> Required tasks:
- a) Name every organization, government body, and publication mentioned in the cyber defense text.
- b) What post does Nick Harvey hold, according to the cyber defense text?
- c) Please carry on the cyber defense text from the point where it stops.

> Document text:
The British government has openly suggested that the U.K is gearing up to bolster computer network defenses by initiating the development of new cyber offensive tools for their arsenal, according to a report in ITProUK.
"We need a toolbox of capabilities and that's what we are currently developing. The circumstances and manner in which we would use them are broadly analogous to what we would do in any other domain," said British armed forces minister Nick Harvey.
The acknowledgement comes on the heels of reports about a soon to be finalized Pentagon cyber strategy which outline the circumstances in which an attack against U.S. computer networks could be considered an act of war and potentially elicit an armed military response.
News of the Pentagon strategy itself closely follows the release of an Obama administration report on international cyber security coordination which provides the strongest indications to date that cyber attacks against a NATO member nation could invoke retaliatory actions under the treaty's mutual defense doctrine.

> Data records:
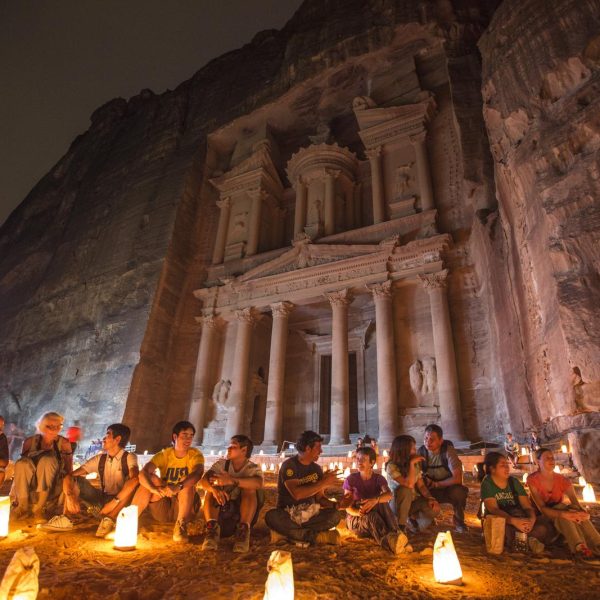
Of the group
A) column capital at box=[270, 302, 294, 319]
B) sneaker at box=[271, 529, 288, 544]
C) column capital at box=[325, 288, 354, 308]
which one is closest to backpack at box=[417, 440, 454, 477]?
sneaker at box=[271, 529, 288, 544]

> Expected results:
- a) ITProUK, the British government, the British armed forces, the Pentagon, the Obama administration, NATO

- b) He is the British armed forces minister.

- c)
Amid growing concerns over state-sponsored attacks reportedly emanating from China, Iran, Russia and other nations, western governments have begun to seriously step-up the cyber offensive rhetoric in recent months, with the U.K issuing some of the boldest assertions.
“Future conflict[s] will see cyber operations conducted in parallel with more conventional actions in the sea, land and air operations. Therefore we must plan, train, exercise and operate in a way which integrates our activities in both cyber and physical space. We will grow a cadre of dedicated cyber experts to support our own and allied cyber operations and secure our vital networks,” a British Ministry of Defense spokesperson said.
While publicly announcing key aspects of a security strategy may seem counter-productive to the enhancement of defense capabilities, experts contend that the tough talk is probably meant to act as a strong deterrence factor for would-be attackers.
“The announcement is partly a means of achieving deterrence, namely that the UK is willing to both defend its assets in kind and to possibly strike at others. The risk in this, of course, is if the deterrence is not credibly backed up. I expect this to play out for a few more years both in terms of demonstrating such capabilities against rivals and investments to increase their capabilities,” said Arbor Networks' Jose Nazario.
Other security experts contend that the increased rhetoric is merely an exercise in "security theater", and that any meaningful progress in cyber security initiatives will likely be stymied by the political process and election-geared grandstanding.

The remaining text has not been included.